## EXERCISE INSTRUCTIONS
In the material below, find the line with "2014 Ford Fiesta" and the line with "GREAT DEAL ON", then output both and every line between them exactly, omitting pictures.

## TASK MATERIAL
- - - - - - -

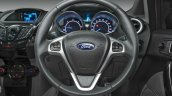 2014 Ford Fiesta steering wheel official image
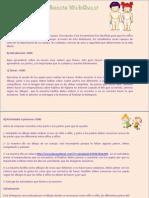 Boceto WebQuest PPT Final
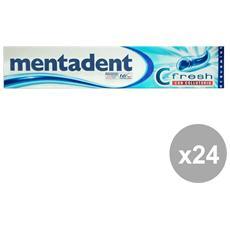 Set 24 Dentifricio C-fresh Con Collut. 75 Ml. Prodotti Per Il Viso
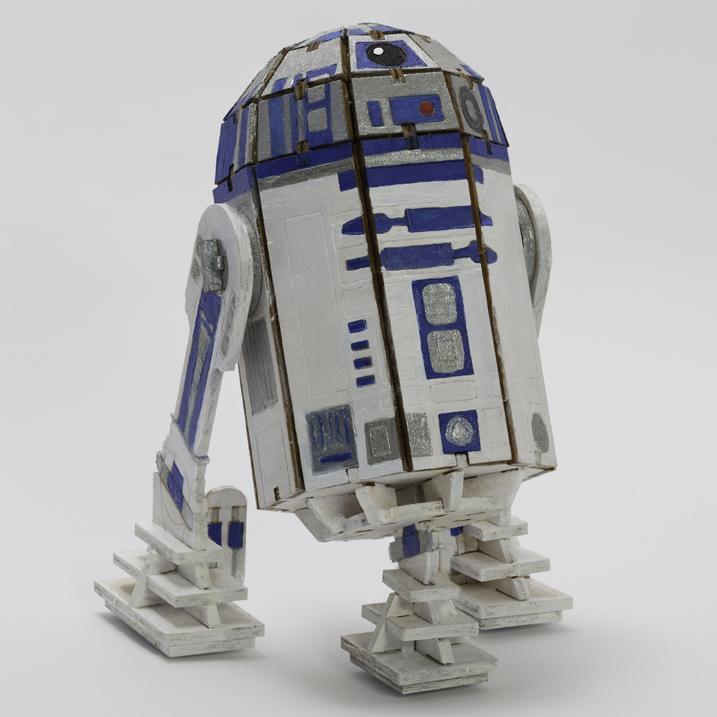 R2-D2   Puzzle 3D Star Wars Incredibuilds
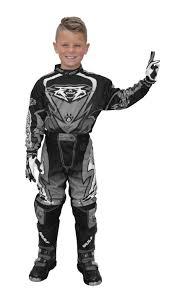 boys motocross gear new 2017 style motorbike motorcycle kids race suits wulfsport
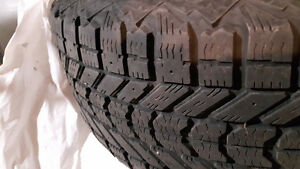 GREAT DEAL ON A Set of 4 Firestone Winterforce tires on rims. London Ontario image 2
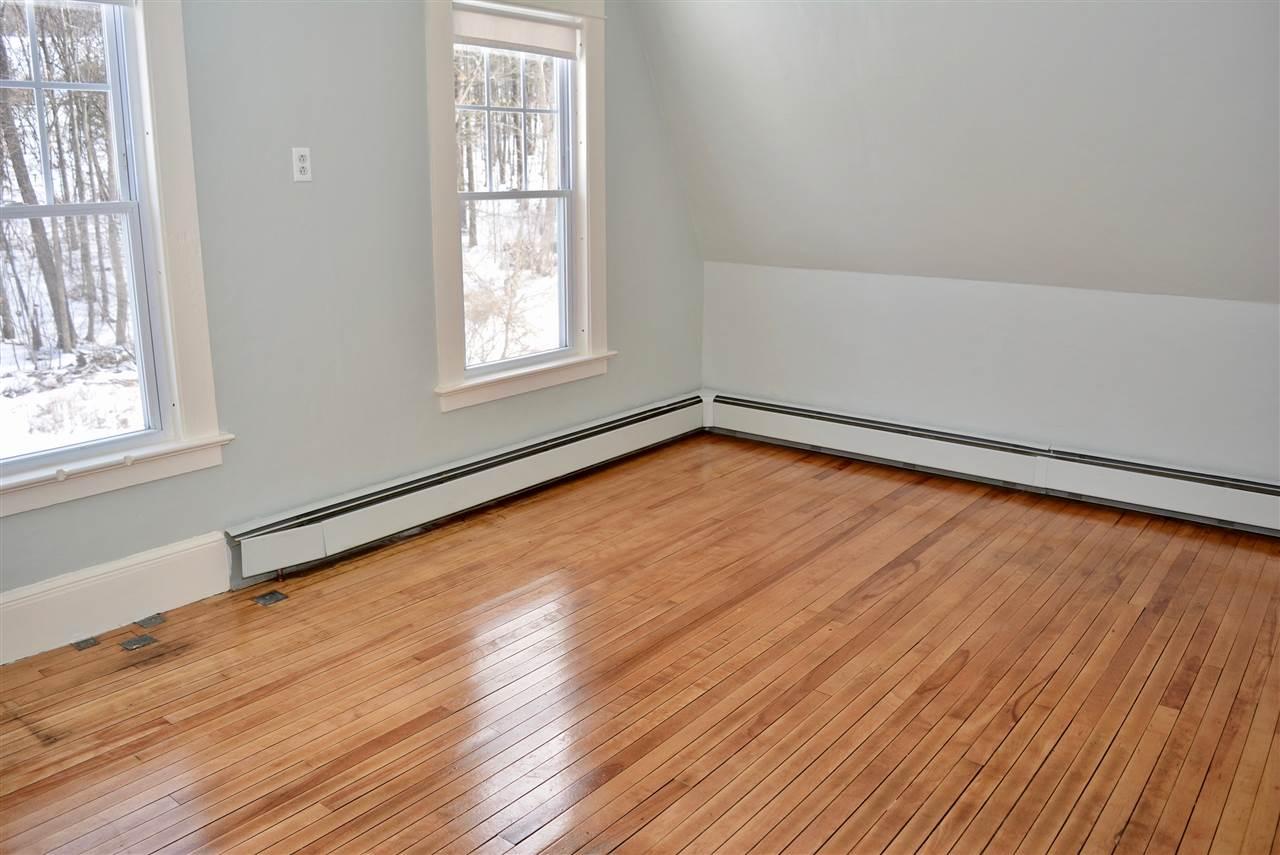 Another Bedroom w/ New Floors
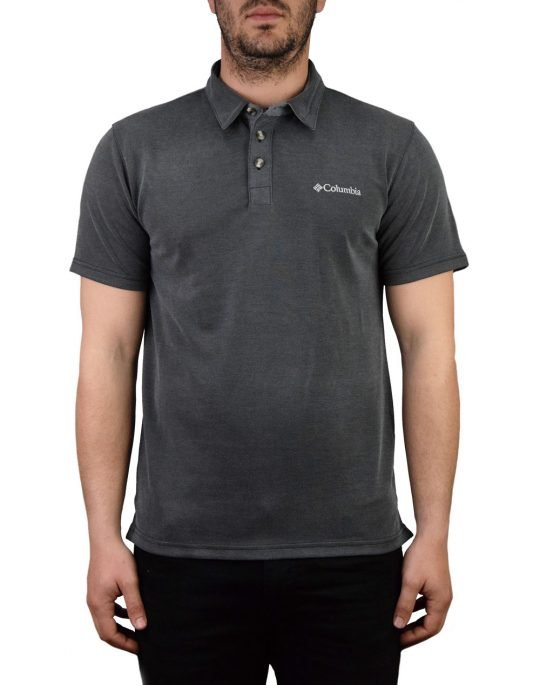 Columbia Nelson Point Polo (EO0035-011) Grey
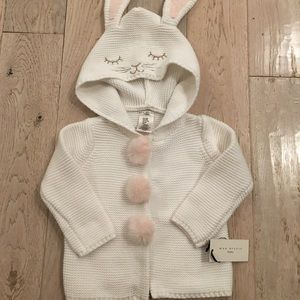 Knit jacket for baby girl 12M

- - - - - - -

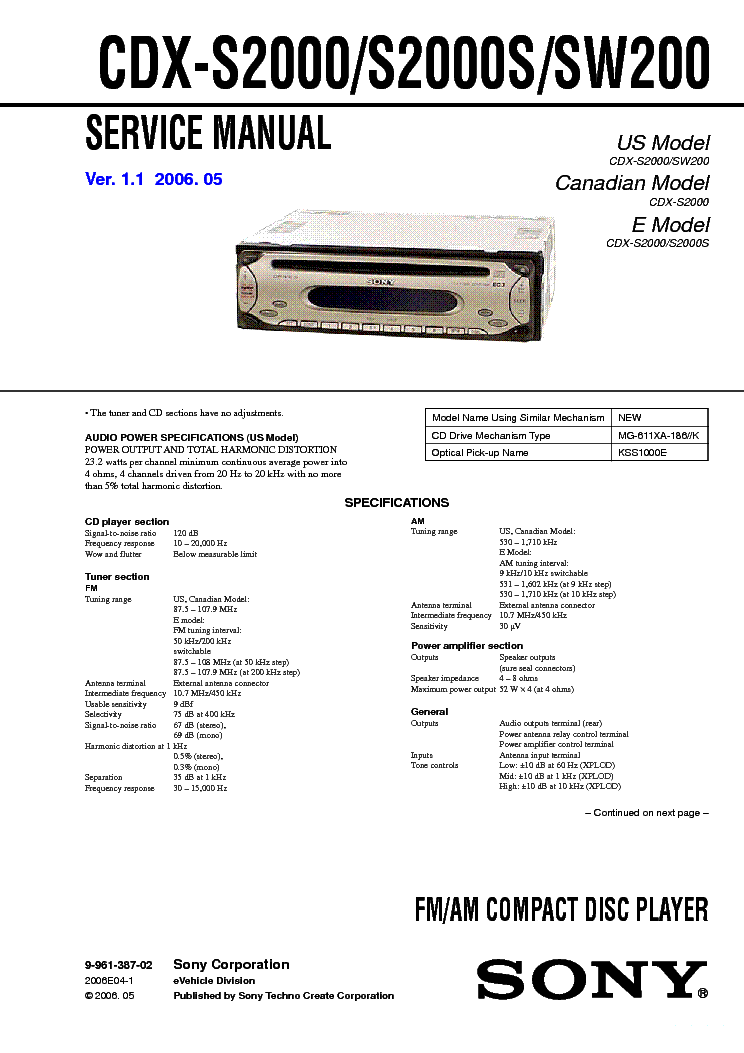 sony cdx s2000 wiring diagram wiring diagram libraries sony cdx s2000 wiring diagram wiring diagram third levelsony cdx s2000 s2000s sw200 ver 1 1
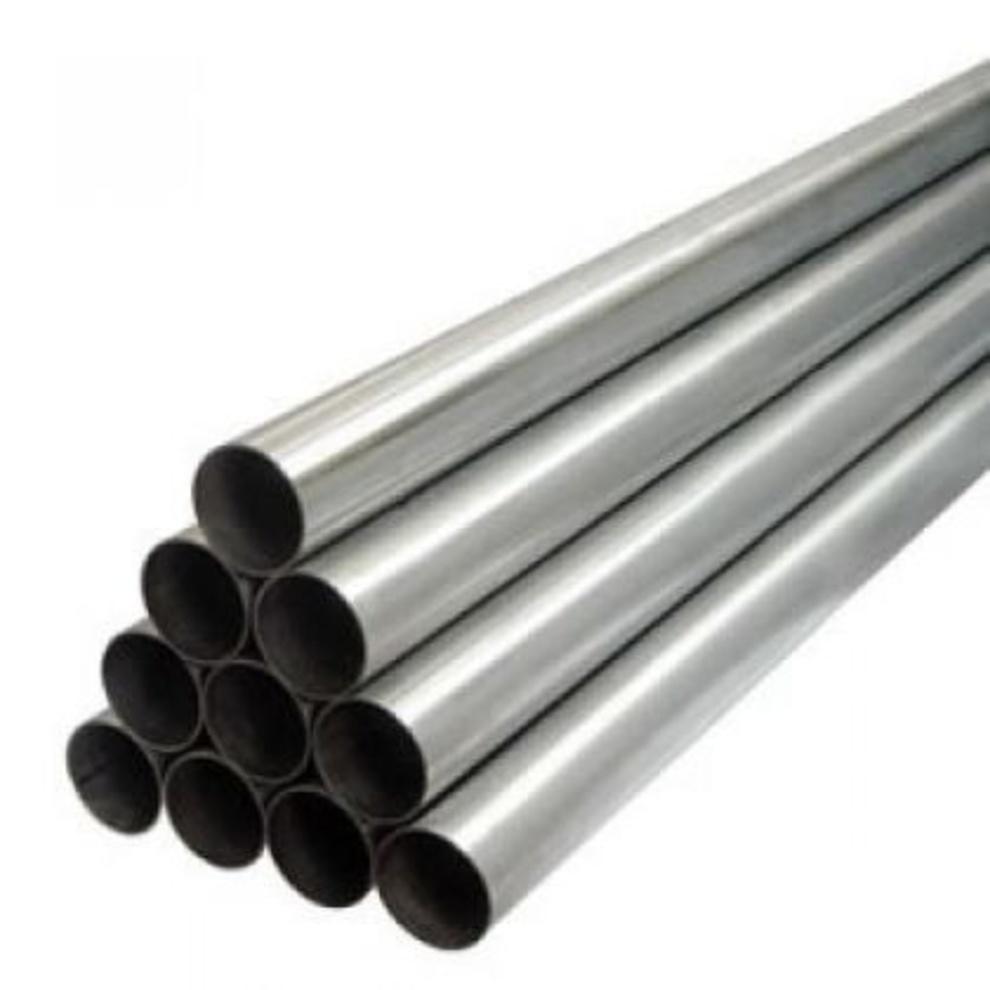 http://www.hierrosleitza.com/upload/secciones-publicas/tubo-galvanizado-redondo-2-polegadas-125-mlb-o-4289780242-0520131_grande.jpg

- - - - - - -

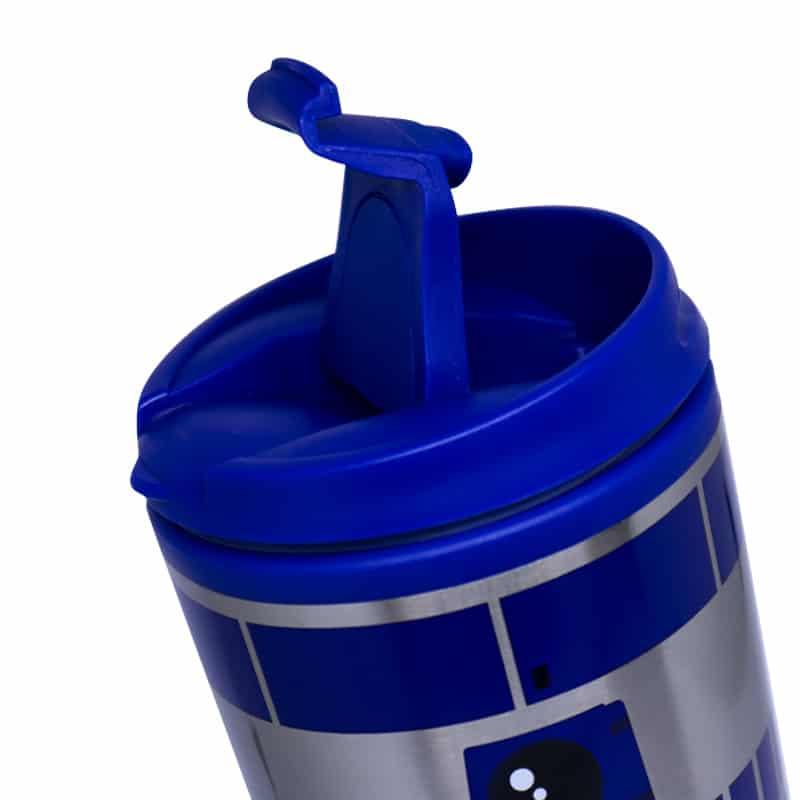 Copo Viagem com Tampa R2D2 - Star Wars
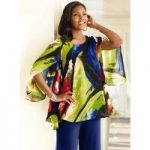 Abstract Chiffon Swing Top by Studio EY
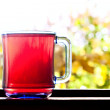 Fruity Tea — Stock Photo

- - - - - - -

## ANSWER SPACE
 2014 Ford Fiesta steering wheel official image
 Boceto WebQuest PPT Final
 Set 24 Dentifricio C-fresh Con Collut. 75 Ml. Prodotti Per Il Viso
 R2-D2   Puzzle 3D Star Wars Incredibuilds
 boys motocross gear new 2017 style motorbike motorcycle kids race suits wulfsport
 GREAT DEAL ON A Set of 4 Firestone Winterforce tires on rims. London Ontario image 2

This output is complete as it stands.